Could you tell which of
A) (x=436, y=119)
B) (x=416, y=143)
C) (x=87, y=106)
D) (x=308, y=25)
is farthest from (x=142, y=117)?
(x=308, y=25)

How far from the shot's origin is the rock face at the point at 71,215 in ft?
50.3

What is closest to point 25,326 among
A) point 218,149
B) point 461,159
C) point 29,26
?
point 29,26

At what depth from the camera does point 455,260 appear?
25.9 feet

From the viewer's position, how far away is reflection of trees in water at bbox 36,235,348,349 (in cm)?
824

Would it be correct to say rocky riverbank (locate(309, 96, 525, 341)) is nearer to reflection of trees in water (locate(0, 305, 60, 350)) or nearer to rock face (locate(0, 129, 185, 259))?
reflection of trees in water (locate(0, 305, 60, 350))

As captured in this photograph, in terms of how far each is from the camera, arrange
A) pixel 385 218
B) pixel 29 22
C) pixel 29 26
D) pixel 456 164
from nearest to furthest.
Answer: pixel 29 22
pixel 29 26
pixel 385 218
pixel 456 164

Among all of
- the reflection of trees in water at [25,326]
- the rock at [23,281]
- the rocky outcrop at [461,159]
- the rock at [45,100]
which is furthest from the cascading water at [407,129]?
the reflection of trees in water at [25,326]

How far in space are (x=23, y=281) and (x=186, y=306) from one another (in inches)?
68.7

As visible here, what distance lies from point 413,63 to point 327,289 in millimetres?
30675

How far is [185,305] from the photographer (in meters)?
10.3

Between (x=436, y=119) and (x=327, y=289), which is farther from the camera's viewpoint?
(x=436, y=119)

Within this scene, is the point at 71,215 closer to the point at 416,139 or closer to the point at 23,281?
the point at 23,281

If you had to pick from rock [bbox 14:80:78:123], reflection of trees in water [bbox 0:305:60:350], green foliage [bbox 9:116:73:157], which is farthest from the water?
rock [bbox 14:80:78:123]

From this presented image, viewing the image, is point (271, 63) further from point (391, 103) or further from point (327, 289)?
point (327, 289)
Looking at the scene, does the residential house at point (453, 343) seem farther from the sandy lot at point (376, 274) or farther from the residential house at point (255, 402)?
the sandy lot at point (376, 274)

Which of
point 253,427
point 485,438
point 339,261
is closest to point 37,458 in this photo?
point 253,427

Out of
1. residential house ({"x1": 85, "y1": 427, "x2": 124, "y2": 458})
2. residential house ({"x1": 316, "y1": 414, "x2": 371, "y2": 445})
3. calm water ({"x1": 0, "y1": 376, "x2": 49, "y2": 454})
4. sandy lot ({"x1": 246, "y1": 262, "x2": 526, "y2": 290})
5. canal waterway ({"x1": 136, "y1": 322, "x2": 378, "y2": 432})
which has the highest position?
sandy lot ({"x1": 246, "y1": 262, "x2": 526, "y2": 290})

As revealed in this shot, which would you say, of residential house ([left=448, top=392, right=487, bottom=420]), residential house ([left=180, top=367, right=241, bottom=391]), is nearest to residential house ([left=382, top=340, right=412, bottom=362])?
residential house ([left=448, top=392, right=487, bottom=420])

**OBJECTIVE**
In the rows from the line containing "How far in space" through the last row, inclusive, replace "canal waterway" with "narrow canal" and reproduce only those lines with everything else unchanged.

**WRITTEN ANSWER**
How far in space are (x=23, y=281) and (x=186, y=306) from one another (in inches)?
68.7

As visible here, what distance lies from point 413,63 to point 327,289 in millimetres?
30675

How far is [185,305] from the photographer (in meters)?
10.3

Between (x=436, y=119) and (x=327, y=289), which is farther from the camera's viewpoint?
(x=436, y=119)

Within this scene, is the point at 71,215 closer to the point at 416,139 or closer to the point at 23,281?
the point at 23,281

If you had to pick from rock [bbox 14:80:78:123], reflection of trees in water [bbox 0:305:60:350], green foliage [bbox 9:116:73:157], which is farthest from the water?
rock [bbox 14:80:78:123]

From this presented image, viewing the image, is point (271, 63) further from point (391, 103) or further from point (327, 289)?
point (327, 289)
Looking at the scene, does the residential house at point (453, 343) seem farther from the sandy lot at point (376, 274) or farther from the residential house at point (255, 402)?
the sandy lot at point (376, 274)

Which of
point 253,427
point 485,438
point 339,261
is closest to point 37,458 in this photo?
point 253,427

Out of
1. residential house ({"x1": 85, "y1": 427, "x2": 124, "y2": 458})
2. residential house ({"x1": 316, "y1": 414, "x2": 371, "y2": 445})
3. calm water ({"x1": 0, "y1": 376, "x2": 49, "y2": 454})
4. sandy lot ({"x1": 246, "y1": 262, "x2": 526, "y2": 290})
5. narrow canal ({"x1": 136, "y1": 322, "x2": 378, "y2": 432})
which has the highest position?
sandy lot ({"x1": 246, "y1": 262, "x2": 526, "y2": 290})

As revealed in this shot, which would you say, of residential house ([left=448, top=392, right=487, bottom=420]), residential house ([left=180, top=367, right=241, bottom=391]), is nearest to residential house ([left=382, top=340, right=412, bottom=362])?
residential house ([left=448, top=392, right=487, bottom=420])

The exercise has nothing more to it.